If the effluent from the hydrogenation stage (stage b) still contains components that are not quantitatively converted, such as 3-cyano-3,5,5-trimethylcyclohexylamine (`aminonitrile`), which requires very elaborate means for isolation, by distillation, from the IPDA, it can be caused to react, in a third stage (stage c)), in the presence of hydrogen and ammonia., over the hydrogenating catalysts described for stage b) at reaction temperatures of from 110.degree. to 160.degree. C., for example 120.degree., 130.degree., 140.degree. or 150.degree. C., and pressures ranging from 5 to 30 MPa, preferably from 15 to 25 MPa. Advantageously, the ammonia and hydrogen feed used is the same as that resulting at the reactor outlet of stage b).

The reactor of stage c), which in a preferred embodiment is a tubular reactor containing a fixed catalyst bed, can be distinctly smaller than that used in stage b). For example, the reactor of stage c) can have a capacity which is equal to from 20 to 40% of the capacity of the reactor of stage b).

Following hydrogenation, excess ammonia and optionally hydrogen are separated from the effluent optionally under pressure. The crude IPDA thus obtained, having a cis/trans isomer ratio of at least 70:30, can be isolated as pure substance by fractional rectification.

EXAMPLE

Into two in-line tubular reactors, the first of which (the imination reactor) was packed with 400 mL of .gamma.-aluminum oxide (4 mm extrudates) and the second (the hydrogenating reactor) with 800 mL of a cobalt catalyst (4 mm extrudates) having a cobalt content of 90%, such as is described in EP-A 742,045 (page 4), there were introduced 160 g/h of isophorone nitrile (IPN) having an acid number of <0.1 and 480 g/h of liquid NH.sub.3. Upstream of the hydrogenating reactor there were additionally fed in 500 L(STP)/h of hydrogen. (L(STP)=standard liters=volume under standard conditions).
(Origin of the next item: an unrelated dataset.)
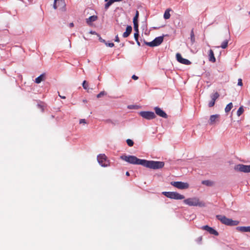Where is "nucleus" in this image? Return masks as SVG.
I'll list each match as a JSON object with an SVG mask.
<instances>
[{"label":"nucleus","instance_id":"c03bdc74","mask_svg":"<svg viewBox=\"0 0 250 250\" xmlns=\"http://www.w3.org/2000/svg\"><path fill=\"white\" fill-rule=\"evenodd\" d=\"M125 175H126V176H129V172H128V171L126 172V173H125Z\"/></svg>","mask_w":250,"mask_h":250},{"label":"nucleus","instance_id":"4c0bfd02","mask_svg":"<svg viewBox=\"0 0 250 250\" xmlns=\"http://www.w3.org/2000/svg\"><path fill=\"white\" fill-rule=\"evenodd\" d=\"M79 123L80 124H86V121L85 119H81L80 120Z\"/></svg>","mask_w":250,"mask_h":250},{"label":"nucleus","instance_id":"79ce46f5","mask_svg":"<svg viewBox=\"0 0 250 250\" xmlns=\"http://www.w3.org/2000/svg\"><path fill=\"white\" fill-rule=\"evenodd\" d=\"M70 27H73L74 26V23L73 22H71L69 24Z\"/></svg>","mask_w":250,"mask_h":250},{"label":"nucleus","instance_id":"a19ab883","mask_svg":"<svg viewBox=\"0 0 250 250\" xmlns=\"http://www.w3.org/2000/svg\"><path fill=\"white\" fill-rule=\"evenodd\" d=\"M99 40L101 42H104V43H105V42H106L101 37H100Z\"/></svg>","mask_w":250,"mask_h":250},{"label":"nucleus","instance_id":"58836bf2","mask_svg":"<svg viewBox=\"0 0 250 250\" xmlns=\"http://www.w3.org/2000/svg\"><path fill=\"white\" fill-rule=\"evenodd\" d=\"M132 79L134 80H137L138 79V77L135 75H133L132 76Z\"/></svg>","mask_w":250,"mask_h":250},{"label":"nucleus","instance_id":"473e14b6","mask_svg":"<svg viewBox=\"0 0 250 250\" xmlns=\"http://www.w3.org/2000/svg\"><path fill=\"white\" fill-rule=\"evenodd\" d=\"M139 36V32H135V33L134 34V37L136 42H138Z\"/></svg>","mask_w":250,"mask_h":250},{"label":"nucleus","instance_id":"39448f33","mask_svg":"<svg viewBox=\"0 0 250 250\" xmlns=\"http://www.w3.org/2000/svg\"><path fill=\"white\" fill-rule=\"evenodd\" d=\"M97 160L99 164L103 167H106L109 166L110 163L107 157L104 154H99L97 156Z\"/></svg>","mask_w":250,"mask_h":250},{"label":"nucleus","instance_id":"72a5a7b5","mask_svg":"<svg viewBox=\"0 0 250 250\" xmlns=\"http://www.w3.org/2000/svg\"><path fill=\"white\" fill-rule=\"evenodd\" d=\"M196 241L198 243L200 244L202 241V236H200L197 238Z\"/></svg>","mask_w":250,"mask_h":250},{"label":"nucleus","instance_id":"f3484780","mask_svg":"<svg viewBox=\"0 0 250 250\" xmlns=\"http://www.w3.org/2000/svg\"><path fill=\"white\" fill-rule=\"evenodd\" d=\"M236 229L241 232H250V226L238 227Z\"/></svg>","mask_w":250,"mask_h":250},{"label":"nucleus","instance_id":"9d476101","mask_svg":"<svg viewBox=\"0 0 250 250\" xmlns=\"http://www.w3.org/2000/svg\"><path fill=\"white\" fill-rule=\"evenodd\" d=\"M176 57L177 61L181 63L186 65H189L191 64V62L189 60L183 58L181 55L179 53L176 54Z\"/></svg>","mask_w":250,"mask_h":250},{"label":"nucleus","instance_id":"0eeeda50","mask_svg":"<svg viewBox=\"0 0 250 250\" xmlns=\"http://www.w3.org/2000/svg\"><path fill=\"white\" fill-rule=\"evenodd\" d=\"M170 184L178 189H184L189 188V184L188 183L182 182H171Z\"/></svg>","mask_w":250,"mask_h":250},{"label":"nucleus","instance_id":"7c9ffc66","mask_svg":"<svg viewBox=\"0 0 250 250\" xmlns=\"http://www.w3.org/2000/svg\"><path fill=\"white\" fill-rule=\"evenodd\" d=\"M134 24V30L136 32H139V29H138V27H139V25H138V23H133Z\"/></svg>","mask_w":250,"mask_h":250},{"label":"nucleus","instance_id":"f8f14e48","mask_svg":"<svg viewBox=\"0 0 250 250\" xmlns=\"http://www.w3.org/2000/svg\"><path fill=\"white\" fill-rule=\"evenodd\" d=\"M201 229L207 231L211 234H213L215 236H218L219 235L218 232L216 230L208 225L202 226L201 227Z\"/></svg>","mask_w":250,"mask_h":250},{"label":"nucleus","instance_id":"a878e982","mask_svg":"<svg viewBox=\"0 0 250 250\" xmlns=\"http://www.w3.org/2000/svg\"><path fill=\"white\" fill-rule=\"evenodd\" d=\"M139 11H136L135 16L134 17L133 20V23H138V17H139Z\"/></svg>","mask_w":250,"mask_h":250},{"label":"nucleus","instance_id":"bb28decb","mask_svg":"<svg viewBox=\"0 0 250 250\" xmlns=\"http://www.w3.org/2000/svg\"><path fill=\"white\" fill-rule=\"evenodd\" d=\"M113 0H109L105 4L104 8L105 9H107L113 3H114Z\"/></svg>","mask_w":250,"mask_h":250},{"label":"nucleus","instance_id":"6ab92c4d","mask_svg":"<svg viewBox=\"0 0 250 250\" xmlns=\"http://www.w3.org/2000/svg\"><path fill=\"white\" fill-rule=\"evenodd\" d=\"M97 19L96 16H92L89 17L88 19H86V22L88 24H91V22L95 21Z\"/></svg>","mask_w":250,"mask_h":250},{"label":"nucleus","instance_id":"2f4dec72","mask_svg":"<svg viewBox=\"0 0 250 250\" xmlns=\"http://www.w3.org/2000/svg\"><path fill=\"white\" fill-rule=\"evenodd\" d=\"M106 93L104 92V91H101L100 93H99L97 95V97L98 98H101L102 97V96L106 95Z\"/></svg>","mask_w":250,"mask_h":250},{"label":"nucleus","instance_id":"a18cd8bd","mask_svg":"<svg viewBox=\"0 0 250 250\" xmlns=\"http://www.w3.org/2000/svg\"><path fill=\"white\" fill-rule=\"evenodd\" d=\"M137 43L138 45H139V46L140 45V42H139L138 40V42H137Z\"/></svg>","mask_w":250,"mask_h":250},{"label":"nucleus","instance_id":"ea45409f","mask_svg":"<svg viewBox=\"0 0 250 250\" xmlns=\"http://www.w3.org/2000/svg\"><path fill=\"white\" fill-rule=\"evenodd\" d=\"M115 41L116 42H120V39H119V38L118 37V35H117L116 37H115Z\"/></svg>","mask_w":250,"mask_h":250},{"label":"nucleus","instance_id":"a211bd4d","mask_svg":"<svg viewBox=\"0 0 250 250\" xmlns=\"http://www.w3.org/2000/svg\"><path fill=\"white\" fill-rule=\"evenodd\" d=\"M45 74H42L40 76L38 77L35 79V83H40L41 82L45 80Z\"/></svg>","mask_w":250,"mask_h":250},{"label":"nucleus","instance_id":"de8ad7c7","mask_svg":"<svg viewBox=\"0 0 250 250\" xmlns=\"http://www.w3.org/2000/svg\"><path fill=\"white\" fill-rule=\"evenodd\" d=\"M38 106H40V107H42L40 104H38Z\"/></svg>","mask_w":250,"mask_h":250},{"label":"nucleus","instance_id":"f257e3e1","mask_svg":"<svg viewBox=\"0 0 250 250\" xmlns=\"http://www.w3.org/2000/svg\"><path fill=\"white\" fill-rule=\"evenodd\" d=\"M120 158L133 165H140L146 167L151 169H159L163 167L165 163L163 162L148 161L144 159H140L135 156L123 155L120 157Z\"/></svg>","mask_w":250,"mask_h":250},{"label":"nucleus","instance_id":"423d86ee","mask_svg":"<svg viewBox=\"0 0 250 250\" xmlns=\"http://www.w3.org/2000/svg\"><path fill=\"white\" fill-rule=\"evenodd\" d=\"M234 169L236 171L243 172H250V165H244L243 164H238L234 167Z\"/></svg>","mask_w":250,"mask_h":250},{"label":"nucleus","instance_id":"7ed1b4c3","mask_svg":"<svg viewBox=\"0 0 250 250\" xmlns=\"http://www.w3.org/2000/svg\"><path fill=\"white\" fill-rule=\"evenodd\" d=\"M216 218L223 224L228 226H237L239 223L238 221L232 220L231 219L228 218L226 216L222 215H216Z\"/></svg>","mask_w":250,"mask_h":250},{"label":"nucleus","instance_id":"9b49d317","mask_svg":"<svg viewBox=\"0 0 250 250\" xmlns=\"http://www.w3.org/2000/svg\"><path fill=\"white\" fill-rule=\"evenodd\" d=\"M65 2L64 0H54L53 4V8L55 9L57 8L62 9L65 6Z\"/></svg>","mask_w":250,"mask_h":250},{"label":"nucleus","instance_id":"e433bc0d","mask_svg":"<svg viewBox=\"0 0 250 250\" xmlns=\"http://www.w3.org/2000/svg\"><path fill=\"white\" fill-rule=\"evenodd\" d=\"M238 85H239V86H242L243 85V83H242V80L241 79H238Z\"/></svg>","mask_w":250,"mask_h":250},{"label":"nucleus","instance_id":"f03ea898","mask_svg":"<svg viewBox=\"0 0 250 250\" xmlns=\"http://www.w3.org/2000/svg\"><path fill=\"white\" fill-rule=\"evenodd\" d=\"M184 202L189 206L204 207L205 205L203 202L200 201L199 198L197 197L188 198L184 200Z\"/></svg>","mask_w":250,"mask_h":250},{"label":"nucleus","instance_id":"f704fd0d","mask_svg":"<svg viewBox=\"0 0 250 250\" xmlns=\"http://www.w3.org/2000/svg\"><path fill=\"white\" fill-rule=\"evenodd\" d=\"M215 101L211 100L208 104L209 107H212L214 105Z\"/></svg>","mask_w":250,"mask_h":250},{"label":"nucleus","instance_id":"4468645a","mask_svg":"<svg viewBox=\"0 0 250 250\" xmlns=\"http://www.w3.org/2000/svg\"><path fill=\"white\" fill-rule=\"evenodd\" d=\"M219 118L220 115L218 114L211 115L209 120V124L211 125L214 124L219 121Z\"/></svg>","mask_w":250,"mask_h":250},{"label":"nucleus","instance_id":"5701e85b","mask_svg":"<svg viewBox=\"0 0 250 250\" xmlns=\"http://www.w3.org/2000/svg\"><path fill=\"white\" fill-rule=\"evenodd\" d=\"M190 41L192 44H193L195 42V36L194 34L193 29H192L190 32Z\"/></svg>","mask_w":250,"mask_h":250},{"label":"nucleus","instance_id":"20e7f679","mask_svg":"<svg viewBox=\"0 0 250 250\" xmlns=\"http://www.w3.org/2000/svg\"><path fill=\"white\" fill-rule=\"evenodd\" d=\"M163 194L166 196L167 197L176 199V200H182L185 198V196L181 195L176 192H163Z\"/></svg>","mask_w":250,"mask_h":250},{"label":"nucleus","instance_id":"8fccbe9b","mask_svg":"<svg viewBox=\"0 0 250 250\" xmlns=\"http://www.w3.org/2000/svg\"><path fill=\"white\" fill-rule=\"evenodd\" d=\"M107 0H105V1H107Z\"/></svg>","mask_w":250,"mask_h":250},{"label":"nucleus","instance_id":"1a4fd4ad","mask_svg":"<svg viewBox=\"0 0 250 250\" xmlns=\"http://www.w3.org/2000/svg\"><path fill=\"white\" fill-rule=\"evenodd\" d=\"M140 114L142 117L147 120L153 119L156 117L154 113L150 111H142Z\"/></svg>","mask_w":250,"mask_h":250},{"label":"nucleus","instance_id":"ddd939ff","mask_svg":"<svg viewBox=\"0 0 250 250\" xmlns=\"http://www.w3.org/2000/svg\"><path fill=\"white\" fill-rule=\"evenodd\" d=\"M154 110L155 111L156 114L158 116L164 118H167V114L160 108L158 107H156L154 108Z\"/></svg>","mask_w":250,"mask_h":250},{"label":"nucleus","instance_id":"09e8293b","mask_svg":"<svg viewBox=\"0 0 250 250\" xmlns=\"http://www.w3.org/2000/svg\"><path fill=\"white\" fill-rule=\"evenodd\" d=\"M249 14H250V12H249Z\"/></svg>","mask_w":250,"mask_h":250},{"label":"nucleus","instance_id":"37998d69","mask_svg":"<svg viewBox=\"0 0 250 250\" xmlns=\"http://www.w3.org/2000/svg\"><path fill=\"white\" fill-rule=\"evenodd\" d=\"M59 95L62 99H65L66 98L65 96H61L60 94H59Z\"/></svg>","mask_w":250,"mask_h":250},{"label":"nucleus","instance_id":"c85d7f7f","mask_svg":"<svg viewBox=\"0 0 250 250\" xmlns=\"http://www.w3.org/2000/svg\"><path fill=\"white\" fill-rule=\"evenodd\" d=\"M126 143L129 146H132L134 145L133 141L129 139L126 140Z\"/></svg>","mask_w":250,"mask_h":250},{"label":"nucleus","instance_id":"6e6552de","mask_svg":"<svg viewBox=\"0 0 250 250\" xmlns=\"http://www.w3.org/2000/svg\"><path fill=\"white\" fill-rule=\"evenodd\" d=\"M163 37L160 36L156 38L153 41L151 42H146V44L149 46L153 47L158 46L163 42Z\"/></svg>","mask_w":250,"mask_h":250},{"label":"nucleus","instance_id":"c756f323","mask_svg":"<svg viewBox=\"0 0 250 250\" xmlns=\"http://www.w3.org/2000/svg\"><path fill=\"white\" fill-rule=\"evenodd\" d=\"M83 87L84 89L87 90L88 89V83L86 81L83 82Z\"/></svg>","mask_w":250,"mask_h":250},{"label":"nucleus","instance_id":"c9c22d12","mask_svg":"<svg viewBox=\"0 0 250 250\" xmlns=\"http://www.w3.org/2000/svg\"><path fill=\"white\" fill-rule=\"evenodd\" d=\"M105 44L107 46H108L110 47H112L114 46V44L113 43H107L106 42Z\"/></svg>","mask_w":250,"mask_h":250},{"label":"nucleus","instance_id":"49530a36","mask_svg":"<svg viewBox=\"0 0 250 250\" xmlns=\"http://www.w3.org/2000/svg\"><path fill=\"white\" fill-rule=\"evenodd\" d=\"M90 33H91V34H94V33H95V32H92V31H91Z\"/></svg>","mask_w":250,"mask_h":250},{"label":"nucleus","instance_id":"cd10ccee","mask_svg":"<svg viewBox=\"0 0 250 250\" xmlns=\"http://www.w3.org/2000/svg\"><path fill=\"white\" fill-rule=\"evenodd\" d=\"M243 112L244 109L242 106H241L239 108L237 111V116H240Z\"/></svg>","mask_w":250,"mask_h":250},{"label":"nucleus","instance_id":"2eb2a0df","mask_svg":"<svg viewBox=\"0 0 250 250\" xmlns=\"http://www.w3.org/2000/svg\"><path fill=\"white\" fill-rule=\"evenodd\" d=\"M132 27L130 25H128L126 27L125 31L123 33V37L124 38H127L129 36L132 32Z\"/></svg>","mask_w":250,"mask_h":250},{"label":"nucleus","instance_id":"dca6fc26","mask_svg":"<svg viewBox=\"0 0 250 250\" xmlns=\"http://www.w3.org/2000/svg\"><path fill=\"white\" fill-rule=\"evenodd\" d=\"M209 61L212 62H215L216 61V59L214 57V53L212 50L210 49L209 50Z\"/></svg>","mask_w":250,"mask_h":250},{"label":"nucleus","instance_id":"412c9836","mask_svg":"<svg viewBox=\"0 0 250 250\" xmlns=\"http://www.w3.org/2000/svg\"><path fill=\"white\" fill-rule=\"evenodd\" d=\"M202 184L207 186H212L214 185L213 182L210 180L202 181Z\"/></svg>","mask_w":250,"mask_h":250},{"label":"nucleus","instance_id":"aec40b11","mask_svg":"<svg viewBox=\"0 0 250 250\" xmlns=\"http://www.w3.org/2000/svg\"><path fill=\"white\" fill-rule=\"evenodd\" d=\"M170 11H171L170 9H167L165 11L164 15V18L165 19L167 20L170 18Z\"/></svg>","mask_w":250,"mask_h":250},{"label":"nucleus","instance_id":"4be33fe9","mask_svg":"<svg viewBox=\"0 0 250 250\" xmlns=\"http://www.w3.org/2000/svg\"><path fill=\"white\" fill-rule=\"evenodd\" d=\"M233 107V104L232 103H229L225 107V110L226 113H228Z\"/></svg>","mask_w":250,"mask_h":250},{"label":"nucleus","instance_id":"393cba45","mask_svg":"<svg viewBox=\"0 0 250 250\" xmlns=\"http://www.w3.org/2000/svg\"><path fill=\"white\" fill-rule=\"evenodd\" d=\"M228 40H225L221 44V45L220 46V47L223 48V49H225L228 46Z\"/></svg>","mask_w":250,"mask_h":250},{"label":"nucleus","instance_id":"b1692460","mask_svg":"<svg viewBox=\"0 0 250 250\" xmlns=\"http://www.w3.org/2000/svg\"><path fill=\"white\" fill-rule=\"evenodd\" d=\"M219 97V94L217 92H216L215 93L211 95V100L215 102L216 100Z\"/></svg>","mask_w":250,"mask_h":250}]
</instances>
The pressure in both reactors was 25 MPa, the reaction temperature being 85.degree. C. in the first reactor and 135.degree. C. in the second reactor.

Gas-chromatographic analysis of the effluent showed a cis/trans IPDA isomer ratio of 66:34.

Following an on-stream period of 1130 h, the IPN was adjusted to an acid number of 0.5 (g of KOH/kg of IPN) by the addition of an appropriate amount of 2-ethylhexanoic acid. Afterwards the cis/trans IPDA isomer ratio in the effluent rose to 75:25, and the yield of IPDA was 92%.

Claims

1. A process for the preparation of 3-aminomethyl-3,5,5-trimethylcyclohexylamine having a cis/trans isomer ratio of at least 70:30 by

a) imination of 3-cyano-3,5,5-trimethylcyclohexanone with ammonia in the presence of an imination catalyst at temperatures of from 20.degree. to 150.degree. C. and pressures of from 1.5 to 30 MPa to form 3-cyano-3,5,5-trimethylcyclohexanone imine followed by

b) hydrogenation of the 3-cyano-3,5,5-trimethylcyclohexanone imine in the presence of ammonia over a catalyst containing copper and/or a Group VIII metal at a temperature of from 80.degree. to 160.degree. C. and under a pressure of from 5 to 30 MPa,

wherein the catalytic hydrogenation of the 3-cyano-3,5,5-trimethylcyclohexanone imine is carried out in the presence of an acid used in an amount such as to give an acid number of from 0.1 to 2, based on 3-cyano-3,5,5-trimethylcyclohexanone used.

2. A process as defined in claim 1, wherein the catalytic hydrogenation of 3-cyano-3,5,5-trimethylcyclohexanone imine is carried out in the presence of an acid, the amount of which corresponds to an acid number of from 0.2 to 1 based on 3-cyano-5,5,5-trimethylcyclohexanone used.

3. A process as defined in claim 1, wherein the acid used is a Broenstedt acid or a mixture of Broenstedt acids.

4. A process as defined in claim 3, wherein the Broenstedt acid possesses a pKs-value of less than 6.

5. A process as defined in claim 3, wherein the acid used is an organic Broenstedt acid.

6. A process as defined in claim 5, wherein the acid used is a mono- or di-carboxylic acid or a mixture thereof.

7. A process as defined in claim 6, wherein the acid used is 2-ethylhexanoic acid.